HTML was invented by structure, but influenced by presentational document formats. This means that it concentrates on logical document layout, e.g., headers, titles, and paragraphs, but also has elements such as <B> (for bold) or <I> (for italics), which encode document presentation rather than structure.

This breaks with the SGML principle of separating structure from presentation. Nevertheless, HTML was formally specified as an SGML DTD in 1992.

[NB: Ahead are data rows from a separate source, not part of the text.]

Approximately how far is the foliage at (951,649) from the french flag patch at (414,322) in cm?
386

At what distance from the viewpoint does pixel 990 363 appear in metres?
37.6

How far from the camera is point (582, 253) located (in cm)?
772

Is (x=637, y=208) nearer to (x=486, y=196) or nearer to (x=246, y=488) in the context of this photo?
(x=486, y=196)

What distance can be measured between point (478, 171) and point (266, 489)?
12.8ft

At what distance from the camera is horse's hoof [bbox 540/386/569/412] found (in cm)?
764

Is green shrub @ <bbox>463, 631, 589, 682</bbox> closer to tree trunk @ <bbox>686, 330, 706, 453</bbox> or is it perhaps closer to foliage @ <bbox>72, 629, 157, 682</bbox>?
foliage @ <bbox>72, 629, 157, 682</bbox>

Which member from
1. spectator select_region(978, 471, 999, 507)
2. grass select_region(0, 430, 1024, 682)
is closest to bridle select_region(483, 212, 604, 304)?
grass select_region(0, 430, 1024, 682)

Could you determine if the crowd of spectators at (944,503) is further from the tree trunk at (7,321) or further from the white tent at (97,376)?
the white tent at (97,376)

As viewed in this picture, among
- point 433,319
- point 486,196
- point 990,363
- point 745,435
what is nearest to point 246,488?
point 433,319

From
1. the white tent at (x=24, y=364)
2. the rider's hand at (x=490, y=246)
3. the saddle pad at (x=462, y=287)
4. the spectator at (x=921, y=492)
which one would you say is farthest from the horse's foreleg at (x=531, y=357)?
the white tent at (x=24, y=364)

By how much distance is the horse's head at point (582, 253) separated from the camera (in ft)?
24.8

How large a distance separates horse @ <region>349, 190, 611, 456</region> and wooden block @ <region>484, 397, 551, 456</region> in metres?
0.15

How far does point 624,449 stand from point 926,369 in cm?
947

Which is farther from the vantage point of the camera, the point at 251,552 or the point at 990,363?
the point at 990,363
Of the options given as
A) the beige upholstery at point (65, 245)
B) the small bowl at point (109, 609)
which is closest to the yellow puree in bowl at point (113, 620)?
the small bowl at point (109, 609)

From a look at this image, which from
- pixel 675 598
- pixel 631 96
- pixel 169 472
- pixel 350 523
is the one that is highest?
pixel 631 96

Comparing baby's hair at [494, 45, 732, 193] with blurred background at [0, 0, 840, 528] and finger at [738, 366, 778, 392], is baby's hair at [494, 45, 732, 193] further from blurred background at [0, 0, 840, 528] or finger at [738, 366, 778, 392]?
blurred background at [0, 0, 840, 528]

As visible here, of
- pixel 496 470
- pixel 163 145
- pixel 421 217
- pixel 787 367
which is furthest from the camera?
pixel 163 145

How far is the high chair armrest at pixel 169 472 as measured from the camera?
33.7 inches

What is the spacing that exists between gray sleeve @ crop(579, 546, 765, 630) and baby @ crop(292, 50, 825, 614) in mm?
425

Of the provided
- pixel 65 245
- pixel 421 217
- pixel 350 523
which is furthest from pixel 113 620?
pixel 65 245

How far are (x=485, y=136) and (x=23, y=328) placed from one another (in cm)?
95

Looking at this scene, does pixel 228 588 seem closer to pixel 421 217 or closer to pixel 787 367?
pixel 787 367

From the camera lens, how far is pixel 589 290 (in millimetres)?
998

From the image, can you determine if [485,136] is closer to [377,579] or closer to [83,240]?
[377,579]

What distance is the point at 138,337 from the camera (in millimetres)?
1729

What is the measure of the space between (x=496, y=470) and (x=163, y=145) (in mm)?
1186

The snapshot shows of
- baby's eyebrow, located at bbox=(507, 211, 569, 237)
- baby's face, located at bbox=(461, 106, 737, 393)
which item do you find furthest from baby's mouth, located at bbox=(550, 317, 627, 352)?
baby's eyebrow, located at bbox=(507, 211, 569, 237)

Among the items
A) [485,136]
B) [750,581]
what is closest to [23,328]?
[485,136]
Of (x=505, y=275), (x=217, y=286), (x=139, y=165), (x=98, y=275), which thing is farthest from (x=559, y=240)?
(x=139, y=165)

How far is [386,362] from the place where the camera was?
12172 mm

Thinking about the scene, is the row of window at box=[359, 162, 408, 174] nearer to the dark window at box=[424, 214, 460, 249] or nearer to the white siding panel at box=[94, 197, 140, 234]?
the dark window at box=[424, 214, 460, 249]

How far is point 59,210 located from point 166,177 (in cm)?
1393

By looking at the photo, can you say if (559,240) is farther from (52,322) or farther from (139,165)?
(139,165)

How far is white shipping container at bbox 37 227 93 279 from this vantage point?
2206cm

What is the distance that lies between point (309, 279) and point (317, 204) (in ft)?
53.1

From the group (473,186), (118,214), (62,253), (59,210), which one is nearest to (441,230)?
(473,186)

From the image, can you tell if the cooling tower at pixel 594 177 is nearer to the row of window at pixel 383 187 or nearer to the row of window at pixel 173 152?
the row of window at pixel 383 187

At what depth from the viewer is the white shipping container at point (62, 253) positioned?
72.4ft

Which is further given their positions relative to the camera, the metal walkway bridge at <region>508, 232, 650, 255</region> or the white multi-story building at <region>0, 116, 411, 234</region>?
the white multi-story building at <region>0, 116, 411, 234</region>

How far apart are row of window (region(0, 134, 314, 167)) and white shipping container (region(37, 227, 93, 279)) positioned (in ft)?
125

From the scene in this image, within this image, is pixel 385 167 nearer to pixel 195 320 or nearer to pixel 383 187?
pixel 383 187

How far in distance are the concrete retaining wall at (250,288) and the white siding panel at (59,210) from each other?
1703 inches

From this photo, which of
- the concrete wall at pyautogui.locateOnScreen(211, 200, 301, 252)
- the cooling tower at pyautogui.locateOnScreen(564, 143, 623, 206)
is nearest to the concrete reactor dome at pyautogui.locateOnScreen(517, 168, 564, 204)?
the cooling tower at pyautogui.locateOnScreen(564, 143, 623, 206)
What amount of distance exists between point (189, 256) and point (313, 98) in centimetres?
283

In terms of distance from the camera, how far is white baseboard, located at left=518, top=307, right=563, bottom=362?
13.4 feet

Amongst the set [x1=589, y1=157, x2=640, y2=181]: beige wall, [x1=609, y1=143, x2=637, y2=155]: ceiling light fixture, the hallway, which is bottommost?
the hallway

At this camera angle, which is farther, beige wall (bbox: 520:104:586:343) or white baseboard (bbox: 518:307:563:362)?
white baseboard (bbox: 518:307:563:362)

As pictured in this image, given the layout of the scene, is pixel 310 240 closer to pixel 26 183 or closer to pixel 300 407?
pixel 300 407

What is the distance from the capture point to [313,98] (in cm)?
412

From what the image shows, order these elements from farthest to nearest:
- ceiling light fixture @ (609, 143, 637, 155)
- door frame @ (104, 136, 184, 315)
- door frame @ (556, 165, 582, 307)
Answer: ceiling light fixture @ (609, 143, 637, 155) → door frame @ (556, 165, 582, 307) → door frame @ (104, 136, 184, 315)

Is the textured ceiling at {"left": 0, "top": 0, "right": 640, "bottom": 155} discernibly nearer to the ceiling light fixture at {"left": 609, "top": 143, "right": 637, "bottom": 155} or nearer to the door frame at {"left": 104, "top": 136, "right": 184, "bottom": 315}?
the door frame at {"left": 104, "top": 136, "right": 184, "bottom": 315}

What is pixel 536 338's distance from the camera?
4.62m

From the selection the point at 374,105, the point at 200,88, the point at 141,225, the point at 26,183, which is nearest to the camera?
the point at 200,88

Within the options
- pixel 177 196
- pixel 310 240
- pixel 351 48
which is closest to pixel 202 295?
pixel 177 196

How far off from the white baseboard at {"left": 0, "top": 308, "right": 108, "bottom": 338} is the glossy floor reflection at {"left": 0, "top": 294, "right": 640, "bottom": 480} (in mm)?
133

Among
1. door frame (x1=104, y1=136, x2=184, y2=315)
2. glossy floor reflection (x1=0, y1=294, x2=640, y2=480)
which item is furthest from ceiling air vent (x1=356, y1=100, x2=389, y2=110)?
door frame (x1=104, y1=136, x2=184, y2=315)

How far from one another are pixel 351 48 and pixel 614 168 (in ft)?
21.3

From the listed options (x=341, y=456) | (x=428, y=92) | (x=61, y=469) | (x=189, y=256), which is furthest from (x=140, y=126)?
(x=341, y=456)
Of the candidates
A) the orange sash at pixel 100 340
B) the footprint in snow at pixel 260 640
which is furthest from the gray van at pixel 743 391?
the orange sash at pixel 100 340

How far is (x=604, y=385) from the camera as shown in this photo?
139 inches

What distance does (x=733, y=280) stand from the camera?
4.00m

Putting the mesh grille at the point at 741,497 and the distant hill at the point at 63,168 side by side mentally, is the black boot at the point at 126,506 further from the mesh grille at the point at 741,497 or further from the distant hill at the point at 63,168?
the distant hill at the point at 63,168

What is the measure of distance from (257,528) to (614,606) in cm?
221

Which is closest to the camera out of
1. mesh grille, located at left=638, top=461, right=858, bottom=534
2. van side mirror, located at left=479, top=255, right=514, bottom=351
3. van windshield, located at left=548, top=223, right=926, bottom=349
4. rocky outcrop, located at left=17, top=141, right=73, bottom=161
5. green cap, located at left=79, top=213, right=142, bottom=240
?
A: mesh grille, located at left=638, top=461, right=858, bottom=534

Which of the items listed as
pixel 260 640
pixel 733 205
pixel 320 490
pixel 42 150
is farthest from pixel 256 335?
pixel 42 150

Most HTML-browsers accept invalid HTML-document syntax (i.e., not adequate to the HTML-specification), which is why even today few documents are valid to the HTML specification. An invalid syntax is, for example, when HTML-tags are not validly interlocked:

<TABLE> <TR> <TD> <B> name </TD> <TD> phone number </TD> </TR> </B> </TABLE>

Example 1. Invalid HTML-document syntax

A valid HTML-syntax requires closing recently opened tags first: <TABLE> <TR> <TD> <B> name </B> </TD> <TD> <B> phone number </B> </TD> </TR> </TABLE>

Example 2. Valid HTML-document syntax

Even worse, many HTML pages contain markup which can only be processed by specific browsers and viewed by a specific resolution (“Best viewed with browser X version Y. Best displayed in resolution Z”). This means that there is no separation of physical layout and logical layout tags.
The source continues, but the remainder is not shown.